SOURCE PASSAGE:
Implementation of FASILL in FLOPER

Implementation of FASILL in FLOPER

During the last years we have developed the FLOPER tool, initially intended for manipulating MALP programs6. In its current development state, FLOPER has been equipped with new features in order to cope with more expressive languages and, in particular, with FASILL (that is freely accessible in its url http://dectau.uclm.es/floper/?q=sim where it is possible to test/download the new prototype incorporating the management of similarity relations. In this section we briefly describe the main features of this tool before presenting the novelties introduced in this work.

WHAT IS ASKED: Print the FLOPER passage word for word, starting at "During the last" and ending at "in this work.".

Collection entries:
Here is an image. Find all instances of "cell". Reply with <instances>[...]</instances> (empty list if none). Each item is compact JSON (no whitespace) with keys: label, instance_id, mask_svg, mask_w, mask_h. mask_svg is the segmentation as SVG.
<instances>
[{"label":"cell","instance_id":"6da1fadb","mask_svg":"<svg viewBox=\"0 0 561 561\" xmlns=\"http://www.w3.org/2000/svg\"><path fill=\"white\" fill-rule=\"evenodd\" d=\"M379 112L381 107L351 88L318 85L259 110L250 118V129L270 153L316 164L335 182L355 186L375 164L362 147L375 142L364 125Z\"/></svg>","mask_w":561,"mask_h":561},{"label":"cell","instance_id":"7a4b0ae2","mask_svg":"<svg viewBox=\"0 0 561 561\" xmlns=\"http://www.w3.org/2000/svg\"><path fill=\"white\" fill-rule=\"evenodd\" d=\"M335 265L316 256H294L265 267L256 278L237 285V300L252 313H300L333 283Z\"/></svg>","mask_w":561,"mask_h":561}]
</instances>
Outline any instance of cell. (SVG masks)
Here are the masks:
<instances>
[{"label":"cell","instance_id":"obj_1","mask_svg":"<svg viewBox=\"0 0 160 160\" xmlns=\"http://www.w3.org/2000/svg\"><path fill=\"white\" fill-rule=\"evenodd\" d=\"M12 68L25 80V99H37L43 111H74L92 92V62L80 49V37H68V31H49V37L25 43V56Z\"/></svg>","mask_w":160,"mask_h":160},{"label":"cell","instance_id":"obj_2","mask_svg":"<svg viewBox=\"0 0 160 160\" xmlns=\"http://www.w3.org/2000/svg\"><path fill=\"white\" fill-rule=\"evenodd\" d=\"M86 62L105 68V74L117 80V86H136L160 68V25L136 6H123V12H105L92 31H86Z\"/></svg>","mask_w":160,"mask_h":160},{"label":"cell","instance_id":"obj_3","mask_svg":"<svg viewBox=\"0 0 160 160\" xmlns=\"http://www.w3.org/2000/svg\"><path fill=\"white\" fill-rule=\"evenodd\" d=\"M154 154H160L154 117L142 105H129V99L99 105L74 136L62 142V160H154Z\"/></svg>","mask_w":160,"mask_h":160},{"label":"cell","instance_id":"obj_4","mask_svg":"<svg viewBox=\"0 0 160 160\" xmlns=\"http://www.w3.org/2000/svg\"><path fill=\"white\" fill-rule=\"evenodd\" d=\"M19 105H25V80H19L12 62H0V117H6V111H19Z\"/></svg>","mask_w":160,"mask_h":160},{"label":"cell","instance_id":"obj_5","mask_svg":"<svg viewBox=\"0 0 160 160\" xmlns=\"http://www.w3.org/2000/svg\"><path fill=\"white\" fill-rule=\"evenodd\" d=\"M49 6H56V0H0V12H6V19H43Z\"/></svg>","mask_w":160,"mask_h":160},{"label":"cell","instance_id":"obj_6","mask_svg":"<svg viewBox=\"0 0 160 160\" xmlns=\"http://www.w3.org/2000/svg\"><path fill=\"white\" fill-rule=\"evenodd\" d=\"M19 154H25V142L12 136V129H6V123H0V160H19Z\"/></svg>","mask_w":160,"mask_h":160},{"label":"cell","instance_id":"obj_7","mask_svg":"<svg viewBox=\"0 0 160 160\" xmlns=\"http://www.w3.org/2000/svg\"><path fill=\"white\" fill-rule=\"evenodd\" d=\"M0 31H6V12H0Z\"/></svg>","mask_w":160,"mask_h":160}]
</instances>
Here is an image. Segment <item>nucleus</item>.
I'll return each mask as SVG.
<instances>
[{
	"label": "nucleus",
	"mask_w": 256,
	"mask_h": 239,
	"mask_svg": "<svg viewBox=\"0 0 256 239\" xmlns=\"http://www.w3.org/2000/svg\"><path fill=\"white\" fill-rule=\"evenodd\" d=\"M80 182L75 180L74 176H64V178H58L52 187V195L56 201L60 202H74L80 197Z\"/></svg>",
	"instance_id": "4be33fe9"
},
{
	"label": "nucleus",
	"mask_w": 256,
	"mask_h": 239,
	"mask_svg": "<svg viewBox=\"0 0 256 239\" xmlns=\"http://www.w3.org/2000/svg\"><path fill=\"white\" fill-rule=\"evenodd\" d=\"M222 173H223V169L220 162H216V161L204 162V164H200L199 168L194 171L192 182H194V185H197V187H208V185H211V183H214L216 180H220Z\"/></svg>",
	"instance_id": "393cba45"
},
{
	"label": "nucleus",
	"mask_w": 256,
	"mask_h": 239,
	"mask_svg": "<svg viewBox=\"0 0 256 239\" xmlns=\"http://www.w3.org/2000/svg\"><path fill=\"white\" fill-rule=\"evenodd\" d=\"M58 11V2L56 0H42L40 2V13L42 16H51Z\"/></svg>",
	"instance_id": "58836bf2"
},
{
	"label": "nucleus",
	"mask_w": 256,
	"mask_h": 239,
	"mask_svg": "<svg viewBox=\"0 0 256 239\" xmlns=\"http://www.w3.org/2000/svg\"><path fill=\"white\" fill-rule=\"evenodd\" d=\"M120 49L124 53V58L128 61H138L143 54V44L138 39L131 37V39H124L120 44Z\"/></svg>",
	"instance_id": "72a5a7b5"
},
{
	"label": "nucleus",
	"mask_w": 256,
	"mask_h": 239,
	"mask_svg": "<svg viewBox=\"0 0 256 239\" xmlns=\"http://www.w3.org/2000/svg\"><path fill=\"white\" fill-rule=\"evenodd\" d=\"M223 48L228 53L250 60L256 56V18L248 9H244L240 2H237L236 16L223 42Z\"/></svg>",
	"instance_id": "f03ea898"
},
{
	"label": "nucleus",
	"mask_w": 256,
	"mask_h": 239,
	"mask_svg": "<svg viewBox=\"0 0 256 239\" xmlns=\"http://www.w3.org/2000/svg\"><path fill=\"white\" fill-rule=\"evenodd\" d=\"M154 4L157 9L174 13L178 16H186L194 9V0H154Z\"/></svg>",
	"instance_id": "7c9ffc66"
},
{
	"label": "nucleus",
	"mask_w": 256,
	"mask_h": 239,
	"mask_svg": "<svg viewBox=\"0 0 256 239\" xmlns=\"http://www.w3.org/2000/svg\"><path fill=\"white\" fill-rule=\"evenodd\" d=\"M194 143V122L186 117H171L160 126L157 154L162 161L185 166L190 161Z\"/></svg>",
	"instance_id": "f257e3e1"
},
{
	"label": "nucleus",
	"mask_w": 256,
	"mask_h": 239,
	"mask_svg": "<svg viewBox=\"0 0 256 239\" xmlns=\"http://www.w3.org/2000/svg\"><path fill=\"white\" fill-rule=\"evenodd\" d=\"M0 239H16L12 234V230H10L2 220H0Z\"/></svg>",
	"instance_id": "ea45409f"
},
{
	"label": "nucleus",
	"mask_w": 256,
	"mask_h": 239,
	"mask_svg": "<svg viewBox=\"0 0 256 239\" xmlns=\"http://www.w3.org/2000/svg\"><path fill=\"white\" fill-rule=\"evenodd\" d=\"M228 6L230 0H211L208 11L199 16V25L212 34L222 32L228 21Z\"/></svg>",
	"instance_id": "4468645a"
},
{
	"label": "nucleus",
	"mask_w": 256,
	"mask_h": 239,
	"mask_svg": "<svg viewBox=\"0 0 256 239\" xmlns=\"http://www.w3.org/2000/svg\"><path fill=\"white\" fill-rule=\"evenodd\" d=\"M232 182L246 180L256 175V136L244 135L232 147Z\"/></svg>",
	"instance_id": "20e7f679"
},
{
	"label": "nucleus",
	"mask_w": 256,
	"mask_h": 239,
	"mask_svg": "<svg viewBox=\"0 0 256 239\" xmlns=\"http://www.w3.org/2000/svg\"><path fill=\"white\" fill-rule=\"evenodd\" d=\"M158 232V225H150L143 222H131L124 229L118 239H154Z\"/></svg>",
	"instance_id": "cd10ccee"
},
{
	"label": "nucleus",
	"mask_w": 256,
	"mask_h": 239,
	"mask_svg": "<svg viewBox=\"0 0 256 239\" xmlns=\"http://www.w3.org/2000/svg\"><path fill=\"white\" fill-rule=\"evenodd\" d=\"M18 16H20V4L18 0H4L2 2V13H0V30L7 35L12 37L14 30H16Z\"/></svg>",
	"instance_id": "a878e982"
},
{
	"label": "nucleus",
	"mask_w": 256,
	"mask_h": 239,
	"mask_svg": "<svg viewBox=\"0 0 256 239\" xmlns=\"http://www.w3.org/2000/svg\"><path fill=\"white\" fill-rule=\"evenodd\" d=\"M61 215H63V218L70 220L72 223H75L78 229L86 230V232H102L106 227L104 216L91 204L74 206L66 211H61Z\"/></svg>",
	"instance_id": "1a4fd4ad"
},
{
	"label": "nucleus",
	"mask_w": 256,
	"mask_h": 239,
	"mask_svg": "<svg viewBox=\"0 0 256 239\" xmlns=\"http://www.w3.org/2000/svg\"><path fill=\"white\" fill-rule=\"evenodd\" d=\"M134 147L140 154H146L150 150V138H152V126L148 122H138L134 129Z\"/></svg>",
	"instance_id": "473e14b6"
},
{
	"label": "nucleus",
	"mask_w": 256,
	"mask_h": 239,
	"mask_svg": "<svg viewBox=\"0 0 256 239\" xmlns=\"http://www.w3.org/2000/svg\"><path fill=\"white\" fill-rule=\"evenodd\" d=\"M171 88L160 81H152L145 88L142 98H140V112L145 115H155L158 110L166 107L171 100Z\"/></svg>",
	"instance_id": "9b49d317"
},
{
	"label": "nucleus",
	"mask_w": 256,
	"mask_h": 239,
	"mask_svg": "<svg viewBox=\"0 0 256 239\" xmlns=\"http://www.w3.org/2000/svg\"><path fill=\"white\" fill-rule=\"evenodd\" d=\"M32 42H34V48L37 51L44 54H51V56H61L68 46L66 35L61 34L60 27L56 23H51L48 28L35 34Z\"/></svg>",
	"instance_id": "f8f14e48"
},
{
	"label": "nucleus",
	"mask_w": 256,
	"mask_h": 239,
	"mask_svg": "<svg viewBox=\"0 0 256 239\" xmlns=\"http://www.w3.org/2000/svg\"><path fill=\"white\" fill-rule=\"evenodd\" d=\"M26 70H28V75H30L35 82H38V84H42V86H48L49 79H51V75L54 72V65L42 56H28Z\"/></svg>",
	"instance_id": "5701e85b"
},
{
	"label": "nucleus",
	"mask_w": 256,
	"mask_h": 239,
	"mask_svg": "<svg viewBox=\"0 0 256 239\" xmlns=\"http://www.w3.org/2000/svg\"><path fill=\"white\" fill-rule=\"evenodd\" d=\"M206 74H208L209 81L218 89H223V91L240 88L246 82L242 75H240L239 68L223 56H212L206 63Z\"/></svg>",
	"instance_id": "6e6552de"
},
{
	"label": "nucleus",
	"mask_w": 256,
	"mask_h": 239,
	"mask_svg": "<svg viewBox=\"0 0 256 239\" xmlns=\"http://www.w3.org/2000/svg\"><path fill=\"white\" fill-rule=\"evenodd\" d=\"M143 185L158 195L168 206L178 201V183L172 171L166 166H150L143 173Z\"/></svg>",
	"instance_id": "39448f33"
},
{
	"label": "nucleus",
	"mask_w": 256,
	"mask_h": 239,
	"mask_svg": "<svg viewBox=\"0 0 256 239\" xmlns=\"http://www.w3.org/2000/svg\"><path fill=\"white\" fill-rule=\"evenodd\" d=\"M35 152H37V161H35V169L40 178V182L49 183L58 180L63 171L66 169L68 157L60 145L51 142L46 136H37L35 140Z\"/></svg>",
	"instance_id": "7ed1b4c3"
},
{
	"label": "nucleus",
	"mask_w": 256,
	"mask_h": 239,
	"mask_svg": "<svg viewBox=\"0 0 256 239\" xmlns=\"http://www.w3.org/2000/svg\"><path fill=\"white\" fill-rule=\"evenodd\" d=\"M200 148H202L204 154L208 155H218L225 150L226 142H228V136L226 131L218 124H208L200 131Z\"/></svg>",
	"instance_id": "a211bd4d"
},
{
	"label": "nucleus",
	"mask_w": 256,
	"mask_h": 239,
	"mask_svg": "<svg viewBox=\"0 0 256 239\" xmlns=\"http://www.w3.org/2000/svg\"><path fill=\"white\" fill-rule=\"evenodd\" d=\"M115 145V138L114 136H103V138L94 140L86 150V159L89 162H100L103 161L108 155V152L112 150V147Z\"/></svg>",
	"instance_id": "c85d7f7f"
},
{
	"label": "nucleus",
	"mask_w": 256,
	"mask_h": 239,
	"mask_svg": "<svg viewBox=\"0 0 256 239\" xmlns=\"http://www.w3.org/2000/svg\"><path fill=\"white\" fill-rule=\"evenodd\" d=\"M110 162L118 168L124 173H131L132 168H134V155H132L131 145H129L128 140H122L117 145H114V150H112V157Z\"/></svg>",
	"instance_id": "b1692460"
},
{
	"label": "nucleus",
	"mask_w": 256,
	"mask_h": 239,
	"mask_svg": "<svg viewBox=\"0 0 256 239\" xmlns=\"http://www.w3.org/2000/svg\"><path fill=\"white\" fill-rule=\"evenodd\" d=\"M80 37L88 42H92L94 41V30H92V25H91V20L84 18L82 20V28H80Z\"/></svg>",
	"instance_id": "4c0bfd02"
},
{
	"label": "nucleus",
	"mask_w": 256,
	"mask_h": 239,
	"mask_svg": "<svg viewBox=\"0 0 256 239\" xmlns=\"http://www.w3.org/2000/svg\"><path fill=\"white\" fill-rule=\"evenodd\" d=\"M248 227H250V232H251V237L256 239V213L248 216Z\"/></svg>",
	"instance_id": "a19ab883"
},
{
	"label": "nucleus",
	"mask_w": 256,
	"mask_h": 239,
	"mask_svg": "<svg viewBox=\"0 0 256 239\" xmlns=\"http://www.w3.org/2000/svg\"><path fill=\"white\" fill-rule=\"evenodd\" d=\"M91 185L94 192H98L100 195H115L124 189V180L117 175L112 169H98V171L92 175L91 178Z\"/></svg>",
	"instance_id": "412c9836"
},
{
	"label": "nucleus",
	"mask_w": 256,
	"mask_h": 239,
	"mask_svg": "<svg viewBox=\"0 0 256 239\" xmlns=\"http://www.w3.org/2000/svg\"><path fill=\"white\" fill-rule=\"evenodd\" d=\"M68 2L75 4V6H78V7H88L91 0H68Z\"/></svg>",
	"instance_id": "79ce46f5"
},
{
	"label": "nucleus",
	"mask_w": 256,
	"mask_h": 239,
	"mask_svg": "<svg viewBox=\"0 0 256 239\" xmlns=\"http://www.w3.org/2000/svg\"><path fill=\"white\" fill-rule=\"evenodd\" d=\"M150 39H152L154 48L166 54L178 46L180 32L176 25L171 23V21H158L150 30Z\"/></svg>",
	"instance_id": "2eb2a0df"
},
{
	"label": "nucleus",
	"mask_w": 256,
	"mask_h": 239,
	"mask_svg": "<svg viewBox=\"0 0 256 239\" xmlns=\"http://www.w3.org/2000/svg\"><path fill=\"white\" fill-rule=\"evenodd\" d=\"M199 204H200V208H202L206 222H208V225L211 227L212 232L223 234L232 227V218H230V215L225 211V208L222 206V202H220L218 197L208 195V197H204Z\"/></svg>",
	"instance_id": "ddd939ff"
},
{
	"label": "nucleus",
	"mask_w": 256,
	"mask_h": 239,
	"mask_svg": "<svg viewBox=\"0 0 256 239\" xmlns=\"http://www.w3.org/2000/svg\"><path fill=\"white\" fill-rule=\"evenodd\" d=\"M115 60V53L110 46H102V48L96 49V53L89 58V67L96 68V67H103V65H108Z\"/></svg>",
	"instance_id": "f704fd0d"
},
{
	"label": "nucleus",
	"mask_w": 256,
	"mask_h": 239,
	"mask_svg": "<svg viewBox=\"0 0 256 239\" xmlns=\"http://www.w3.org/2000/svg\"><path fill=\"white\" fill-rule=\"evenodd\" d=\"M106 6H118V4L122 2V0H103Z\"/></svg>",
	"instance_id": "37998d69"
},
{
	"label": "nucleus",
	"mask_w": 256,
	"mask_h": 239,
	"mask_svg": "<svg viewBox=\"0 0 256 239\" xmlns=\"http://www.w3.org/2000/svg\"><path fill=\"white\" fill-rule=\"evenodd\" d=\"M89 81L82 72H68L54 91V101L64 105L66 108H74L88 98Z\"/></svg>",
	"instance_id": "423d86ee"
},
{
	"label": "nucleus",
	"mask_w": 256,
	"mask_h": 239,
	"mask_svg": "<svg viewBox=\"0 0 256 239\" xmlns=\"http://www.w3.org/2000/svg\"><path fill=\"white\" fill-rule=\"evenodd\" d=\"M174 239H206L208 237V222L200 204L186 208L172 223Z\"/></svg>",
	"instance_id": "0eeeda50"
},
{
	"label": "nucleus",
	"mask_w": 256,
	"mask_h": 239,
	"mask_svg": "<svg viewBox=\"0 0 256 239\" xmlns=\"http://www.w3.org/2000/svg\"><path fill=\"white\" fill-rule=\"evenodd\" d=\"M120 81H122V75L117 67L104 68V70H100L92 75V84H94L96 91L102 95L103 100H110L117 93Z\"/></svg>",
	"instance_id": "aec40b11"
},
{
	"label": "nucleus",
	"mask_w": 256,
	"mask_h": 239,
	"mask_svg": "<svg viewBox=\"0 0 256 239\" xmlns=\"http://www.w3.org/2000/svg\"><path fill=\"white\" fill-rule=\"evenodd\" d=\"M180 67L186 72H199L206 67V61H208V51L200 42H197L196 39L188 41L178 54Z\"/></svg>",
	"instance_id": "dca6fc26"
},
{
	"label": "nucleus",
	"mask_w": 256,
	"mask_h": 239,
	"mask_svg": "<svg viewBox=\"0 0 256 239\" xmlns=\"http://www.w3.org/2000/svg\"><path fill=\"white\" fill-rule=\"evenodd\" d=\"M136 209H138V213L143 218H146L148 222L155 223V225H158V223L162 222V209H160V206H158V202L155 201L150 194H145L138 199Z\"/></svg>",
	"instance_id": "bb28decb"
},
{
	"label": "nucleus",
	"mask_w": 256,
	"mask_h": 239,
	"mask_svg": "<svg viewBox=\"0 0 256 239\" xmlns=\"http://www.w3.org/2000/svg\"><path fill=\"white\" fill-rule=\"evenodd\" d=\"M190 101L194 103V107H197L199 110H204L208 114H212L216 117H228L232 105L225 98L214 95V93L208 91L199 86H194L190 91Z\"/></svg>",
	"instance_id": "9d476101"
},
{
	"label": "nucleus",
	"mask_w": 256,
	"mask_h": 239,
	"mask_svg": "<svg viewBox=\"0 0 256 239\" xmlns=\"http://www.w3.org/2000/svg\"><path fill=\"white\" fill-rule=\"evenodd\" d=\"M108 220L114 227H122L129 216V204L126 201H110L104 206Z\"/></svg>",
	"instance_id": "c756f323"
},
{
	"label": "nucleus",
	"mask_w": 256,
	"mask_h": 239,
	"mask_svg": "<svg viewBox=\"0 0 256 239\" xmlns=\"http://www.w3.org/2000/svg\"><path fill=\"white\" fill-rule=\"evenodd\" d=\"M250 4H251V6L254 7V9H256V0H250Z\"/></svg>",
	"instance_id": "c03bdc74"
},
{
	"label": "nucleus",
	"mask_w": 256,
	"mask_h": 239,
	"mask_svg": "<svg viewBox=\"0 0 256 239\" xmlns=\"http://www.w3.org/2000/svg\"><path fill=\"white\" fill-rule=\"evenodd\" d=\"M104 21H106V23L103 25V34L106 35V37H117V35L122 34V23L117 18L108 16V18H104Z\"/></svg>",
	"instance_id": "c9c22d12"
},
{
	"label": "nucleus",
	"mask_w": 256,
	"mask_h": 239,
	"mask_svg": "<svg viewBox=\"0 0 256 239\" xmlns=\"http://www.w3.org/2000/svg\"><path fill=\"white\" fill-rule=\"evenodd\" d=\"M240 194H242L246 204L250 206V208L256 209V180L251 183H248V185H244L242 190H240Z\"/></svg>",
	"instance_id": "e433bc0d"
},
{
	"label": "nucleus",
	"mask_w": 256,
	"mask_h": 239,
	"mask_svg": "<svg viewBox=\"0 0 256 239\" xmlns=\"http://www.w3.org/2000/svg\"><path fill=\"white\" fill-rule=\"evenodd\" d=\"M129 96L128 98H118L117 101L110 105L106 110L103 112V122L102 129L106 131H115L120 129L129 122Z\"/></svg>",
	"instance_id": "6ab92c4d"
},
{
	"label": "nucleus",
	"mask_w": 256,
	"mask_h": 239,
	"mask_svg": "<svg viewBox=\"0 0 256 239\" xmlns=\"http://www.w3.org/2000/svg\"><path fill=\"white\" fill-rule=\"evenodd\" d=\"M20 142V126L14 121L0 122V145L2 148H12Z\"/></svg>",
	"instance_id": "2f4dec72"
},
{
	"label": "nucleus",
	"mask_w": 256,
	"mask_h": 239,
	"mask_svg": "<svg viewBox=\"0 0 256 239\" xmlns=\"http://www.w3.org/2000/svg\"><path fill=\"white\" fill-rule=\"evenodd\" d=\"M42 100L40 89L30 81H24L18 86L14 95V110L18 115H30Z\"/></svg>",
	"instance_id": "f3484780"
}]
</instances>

COMPLETE OUTPUT:
During the last years we have developed the FLOPER tool, initially intended for manipulating MALP programs6. In its current development state, FLOPER has been equipped with new features in order to cope with more expressive languages and, in particular, with FASILL (that is freely accessible in its url http://dectau.uclm.es/floper/?q=sim where it is possible to test/download the new prototype incorporating the management of similarity relations. In this section we briefly describe the main features of this tool before presenting the novelties introduced in this work.